Manchester City manager Pep Guardiola has warned it's impossible to keep information secret, following revelations that the club's scouting system was allegedly hacked by Liverpool in 2013.
It's been reported by The Times that Liverpool paid £1m in a settlement agreement after accessing City's Scout7 system on 'hundreds of occasions' six years ago, after three scouts moved from Etihad Stadium to Anfield.
Liverpool denies the allegations, but Guardiola has responded to the story by insisting it's impossible to keep information secret at the highest level of any profession.
"Today there are not secrets anymore," Guardiola said, quoted by The Telegraph. "Look what happened in the big governments in the States and Russia and everywhere.

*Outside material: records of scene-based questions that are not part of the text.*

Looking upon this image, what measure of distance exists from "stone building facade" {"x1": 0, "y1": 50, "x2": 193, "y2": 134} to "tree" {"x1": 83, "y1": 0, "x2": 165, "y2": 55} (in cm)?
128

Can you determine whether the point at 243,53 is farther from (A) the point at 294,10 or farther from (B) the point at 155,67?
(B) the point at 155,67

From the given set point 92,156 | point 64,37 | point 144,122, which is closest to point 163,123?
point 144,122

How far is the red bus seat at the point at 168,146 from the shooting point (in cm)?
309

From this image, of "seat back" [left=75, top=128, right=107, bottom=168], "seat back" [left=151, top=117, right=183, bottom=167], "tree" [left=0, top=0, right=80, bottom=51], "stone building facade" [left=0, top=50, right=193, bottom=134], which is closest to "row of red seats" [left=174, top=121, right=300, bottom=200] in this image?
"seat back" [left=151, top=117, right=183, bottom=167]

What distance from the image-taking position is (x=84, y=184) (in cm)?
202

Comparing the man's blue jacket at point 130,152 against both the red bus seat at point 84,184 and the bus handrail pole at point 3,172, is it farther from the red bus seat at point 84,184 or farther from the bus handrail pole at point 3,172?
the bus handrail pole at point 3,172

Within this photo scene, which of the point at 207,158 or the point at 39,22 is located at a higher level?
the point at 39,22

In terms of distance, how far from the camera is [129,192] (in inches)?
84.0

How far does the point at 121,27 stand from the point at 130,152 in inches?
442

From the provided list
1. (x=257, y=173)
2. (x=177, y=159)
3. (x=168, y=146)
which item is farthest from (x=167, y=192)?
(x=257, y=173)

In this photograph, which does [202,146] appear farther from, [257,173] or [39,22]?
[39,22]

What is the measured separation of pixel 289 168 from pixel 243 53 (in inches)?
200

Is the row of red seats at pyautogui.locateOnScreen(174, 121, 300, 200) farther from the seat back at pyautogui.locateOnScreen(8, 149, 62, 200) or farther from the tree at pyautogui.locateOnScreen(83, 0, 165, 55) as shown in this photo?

"Everyone knows it. No secrets anymore. You want to keep a secret? Don’t tell to a friend, on devices or mobile phone, today anything can happen.
"What happened in Liverpool I don’t know you have to ask them. I am not there I don’t know. It was 2013. I prefer not to do any comment and not use the internet the next time."
The apparent hack into Manchester City's scouting system is believed to have seen the club fast-track moves for Fernandinho and Jesús Navas, while an initial breach is believed to have been discovered after Liverpool declared an interest in former Real Zaragoza youth player Pablo Fernandes.
Manchester City have had their own problems in recent months in regards to information being leaked, with the Premier League champions being thrust into the spotlight after reports from German outlet Der Spiegel.
"From now on we didn’t break rules because we were not banned from the [signing of] young players for Uefa and Fifa," Guardiola added when asked about City's recent problems with information being made public by the media.
"For financial fair play, we will see in the future. So now the presumption of innocence. Give us this credit and if we do something wrong we are going to be punished. We are going to accept it."